Last call for ISO 15924-based updates

Lang Gérard gerard.lang at insee.fr
Tue Mar 17 08:13:20 CET 2009


Dear Peter,

I understand your position very well, but as I already had the occasion to write it at least one time before, there is in my opinion a fundamental error in your reasoning.
It is a very god thing that IETF's BCP (de facto standards, whose use is restricted to some forms of use) make use of ISO standards (de jure standards, that are designed for very large categories of users), but they must use them only for what they really are for and not twist these ISO standards for the sole advantage of Internet or Language industry, that is maybe a growing part of the world, but not all the world we live in.
 ISO basic standards like ISO 3166, ISO 639 and ISO 15924 have not IETF for unique users and the code they produce have certainly now information systems as principal use, but these are not at all the only possible and real ones (for example, ISO 3166-1 alpha-2 code elements were initially mostly taken from indications of nationality on license plates of vehicles). So, if information systems need creation of special code elements to code special scenarios, that certainly make sense in these restricted area,then they should systematically reserved user-assigned code elements that were created specially for such cases.
Cordialement.
Gérard LANG 
 
-----Message d'origine-----
De : Peter Constable [mailto:petercon at microsoft.com] 
Envoyé : mardi 17 mars 2009 06:33
À : Lang Gérard; ietf-languages at iana.org
Objet : RE: Last call for ISO 15924-based updates

From: Lang Gérard [mailto:gerard.lang at insee.fr] 

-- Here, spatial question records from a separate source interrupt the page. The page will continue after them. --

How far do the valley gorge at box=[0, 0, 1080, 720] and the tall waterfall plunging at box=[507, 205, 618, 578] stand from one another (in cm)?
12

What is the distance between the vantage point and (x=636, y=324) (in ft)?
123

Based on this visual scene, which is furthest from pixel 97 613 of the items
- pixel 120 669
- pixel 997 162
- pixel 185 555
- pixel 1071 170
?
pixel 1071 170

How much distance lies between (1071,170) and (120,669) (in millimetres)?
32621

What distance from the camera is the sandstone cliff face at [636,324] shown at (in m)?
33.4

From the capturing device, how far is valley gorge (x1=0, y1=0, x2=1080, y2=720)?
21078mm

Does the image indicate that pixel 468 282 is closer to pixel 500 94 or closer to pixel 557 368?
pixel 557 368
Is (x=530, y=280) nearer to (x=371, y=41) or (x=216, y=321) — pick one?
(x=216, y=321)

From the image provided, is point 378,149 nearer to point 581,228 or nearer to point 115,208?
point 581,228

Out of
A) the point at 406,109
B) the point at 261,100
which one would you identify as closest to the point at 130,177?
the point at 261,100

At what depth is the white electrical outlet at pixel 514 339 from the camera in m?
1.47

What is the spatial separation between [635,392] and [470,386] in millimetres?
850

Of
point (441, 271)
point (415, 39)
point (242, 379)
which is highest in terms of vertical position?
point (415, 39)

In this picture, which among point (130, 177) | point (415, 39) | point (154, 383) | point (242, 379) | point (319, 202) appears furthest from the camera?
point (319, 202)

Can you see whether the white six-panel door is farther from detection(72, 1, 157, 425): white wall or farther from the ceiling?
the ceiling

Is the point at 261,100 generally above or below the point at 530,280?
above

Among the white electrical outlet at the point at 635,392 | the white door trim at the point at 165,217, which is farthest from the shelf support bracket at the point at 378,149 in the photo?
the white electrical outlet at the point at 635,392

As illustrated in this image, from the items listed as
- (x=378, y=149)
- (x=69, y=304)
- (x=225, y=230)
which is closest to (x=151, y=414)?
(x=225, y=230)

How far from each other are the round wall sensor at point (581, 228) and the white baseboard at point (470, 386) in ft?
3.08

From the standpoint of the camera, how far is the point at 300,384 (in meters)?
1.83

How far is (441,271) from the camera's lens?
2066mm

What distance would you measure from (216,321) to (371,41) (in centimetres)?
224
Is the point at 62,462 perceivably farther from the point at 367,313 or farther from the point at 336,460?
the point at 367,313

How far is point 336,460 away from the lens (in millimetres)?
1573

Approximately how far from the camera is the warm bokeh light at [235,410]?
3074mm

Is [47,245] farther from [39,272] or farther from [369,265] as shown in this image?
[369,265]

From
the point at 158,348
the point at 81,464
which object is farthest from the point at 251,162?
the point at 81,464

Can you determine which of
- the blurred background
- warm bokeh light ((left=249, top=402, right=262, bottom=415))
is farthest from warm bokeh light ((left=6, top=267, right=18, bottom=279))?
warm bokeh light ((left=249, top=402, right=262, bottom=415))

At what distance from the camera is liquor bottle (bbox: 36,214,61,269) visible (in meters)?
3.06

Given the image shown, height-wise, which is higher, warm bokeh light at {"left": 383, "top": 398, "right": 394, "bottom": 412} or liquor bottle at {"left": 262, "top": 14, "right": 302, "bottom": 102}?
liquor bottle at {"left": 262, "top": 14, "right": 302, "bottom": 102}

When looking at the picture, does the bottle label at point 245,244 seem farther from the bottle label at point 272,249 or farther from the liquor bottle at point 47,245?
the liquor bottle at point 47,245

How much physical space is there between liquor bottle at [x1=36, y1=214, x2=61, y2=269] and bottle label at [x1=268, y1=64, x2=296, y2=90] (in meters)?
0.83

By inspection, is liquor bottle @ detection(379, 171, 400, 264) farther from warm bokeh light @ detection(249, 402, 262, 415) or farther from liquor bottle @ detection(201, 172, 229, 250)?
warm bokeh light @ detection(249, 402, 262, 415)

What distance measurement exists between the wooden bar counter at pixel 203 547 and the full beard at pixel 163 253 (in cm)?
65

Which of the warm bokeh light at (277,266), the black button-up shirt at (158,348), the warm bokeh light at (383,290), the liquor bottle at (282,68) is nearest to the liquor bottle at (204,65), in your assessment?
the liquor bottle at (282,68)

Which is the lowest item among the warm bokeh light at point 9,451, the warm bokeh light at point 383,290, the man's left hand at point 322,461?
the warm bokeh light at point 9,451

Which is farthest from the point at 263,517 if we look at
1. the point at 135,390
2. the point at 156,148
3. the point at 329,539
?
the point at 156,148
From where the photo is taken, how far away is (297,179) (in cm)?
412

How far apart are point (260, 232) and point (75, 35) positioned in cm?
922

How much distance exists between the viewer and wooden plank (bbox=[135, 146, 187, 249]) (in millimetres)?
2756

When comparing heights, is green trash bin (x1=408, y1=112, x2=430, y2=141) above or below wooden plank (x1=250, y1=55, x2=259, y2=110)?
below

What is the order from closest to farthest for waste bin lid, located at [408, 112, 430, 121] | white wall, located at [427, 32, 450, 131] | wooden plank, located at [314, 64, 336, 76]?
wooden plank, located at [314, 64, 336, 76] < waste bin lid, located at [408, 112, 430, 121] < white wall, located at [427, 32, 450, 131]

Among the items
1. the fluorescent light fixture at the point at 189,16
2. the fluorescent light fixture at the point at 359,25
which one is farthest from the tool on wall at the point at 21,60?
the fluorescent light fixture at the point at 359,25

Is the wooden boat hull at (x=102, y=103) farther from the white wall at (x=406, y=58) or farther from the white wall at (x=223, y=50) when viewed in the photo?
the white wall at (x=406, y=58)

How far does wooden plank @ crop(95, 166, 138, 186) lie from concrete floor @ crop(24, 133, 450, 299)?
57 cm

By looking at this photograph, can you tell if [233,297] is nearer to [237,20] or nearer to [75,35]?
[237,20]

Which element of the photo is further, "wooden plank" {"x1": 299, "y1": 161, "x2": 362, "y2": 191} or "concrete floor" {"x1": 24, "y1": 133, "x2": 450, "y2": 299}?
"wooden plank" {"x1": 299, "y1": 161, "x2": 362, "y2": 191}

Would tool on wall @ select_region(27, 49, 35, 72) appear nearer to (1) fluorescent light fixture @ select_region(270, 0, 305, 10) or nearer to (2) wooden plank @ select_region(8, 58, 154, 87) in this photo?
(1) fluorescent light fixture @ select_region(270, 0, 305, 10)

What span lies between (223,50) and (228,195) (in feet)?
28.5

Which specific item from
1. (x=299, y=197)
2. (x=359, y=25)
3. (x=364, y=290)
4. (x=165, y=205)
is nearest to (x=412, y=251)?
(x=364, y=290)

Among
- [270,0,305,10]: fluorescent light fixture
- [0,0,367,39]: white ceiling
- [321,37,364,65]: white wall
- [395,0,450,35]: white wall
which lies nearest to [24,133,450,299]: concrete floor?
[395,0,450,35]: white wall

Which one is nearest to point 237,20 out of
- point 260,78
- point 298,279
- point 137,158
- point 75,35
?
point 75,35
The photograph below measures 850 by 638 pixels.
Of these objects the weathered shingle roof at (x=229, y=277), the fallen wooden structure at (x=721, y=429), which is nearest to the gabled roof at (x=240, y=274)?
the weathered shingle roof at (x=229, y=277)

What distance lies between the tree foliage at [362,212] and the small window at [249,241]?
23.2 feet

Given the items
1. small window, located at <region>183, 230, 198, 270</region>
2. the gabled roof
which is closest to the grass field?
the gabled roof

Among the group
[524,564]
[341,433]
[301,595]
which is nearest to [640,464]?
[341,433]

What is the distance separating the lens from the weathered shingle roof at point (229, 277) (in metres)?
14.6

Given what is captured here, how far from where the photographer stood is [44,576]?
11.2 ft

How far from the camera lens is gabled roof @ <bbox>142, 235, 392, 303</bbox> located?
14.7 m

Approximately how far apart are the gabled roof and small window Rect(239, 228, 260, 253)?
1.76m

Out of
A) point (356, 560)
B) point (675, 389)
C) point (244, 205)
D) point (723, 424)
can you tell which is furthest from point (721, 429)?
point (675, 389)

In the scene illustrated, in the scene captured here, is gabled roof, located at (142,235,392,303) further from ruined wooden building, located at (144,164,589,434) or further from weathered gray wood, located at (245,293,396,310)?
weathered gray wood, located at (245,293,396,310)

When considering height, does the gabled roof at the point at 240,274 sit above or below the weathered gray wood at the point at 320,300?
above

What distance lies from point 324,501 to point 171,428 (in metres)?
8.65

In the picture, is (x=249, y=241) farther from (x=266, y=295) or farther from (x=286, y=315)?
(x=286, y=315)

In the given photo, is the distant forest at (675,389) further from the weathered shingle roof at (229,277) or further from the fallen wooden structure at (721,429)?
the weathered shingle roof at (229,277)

> May be "Zinh" is not directly a "sin", but it is at least a "trick", 
> and in all case it is far more out of the spirit of "Code for the 
> representation of names of script" that a proposition like "Zipa", for 
> International Phonetic Alphabet (IPA) that was refused by ISO 15924.

I have no qualms with your comment in relation to IPA, but it seems clear that you think "Zinh" is not in the spirit of the "Code for the representation of names of script", and here I very  much disagree: coding systems are created for use in information systems, and those systems need ways to code special scenarios. Sometimes, the scenario is very specialized and local, and a private-use code element is appropriate. But there may be cases in which public interchange is needed, or scenarios that aren't likely to involve public interchange but yet are very common in information systems, and in those cases it makes sense to include coded entities in the standard encoding.

ISO 15924 has two major consuming open industry specifications, BCP and Unicode, and the latter makes significant use of the notion encoded by Zinh and exposes it broadly to many information system implementations. For that reason, it is, IMO, completely appropriate and in the spirit of ISO 15924 to code Zinh.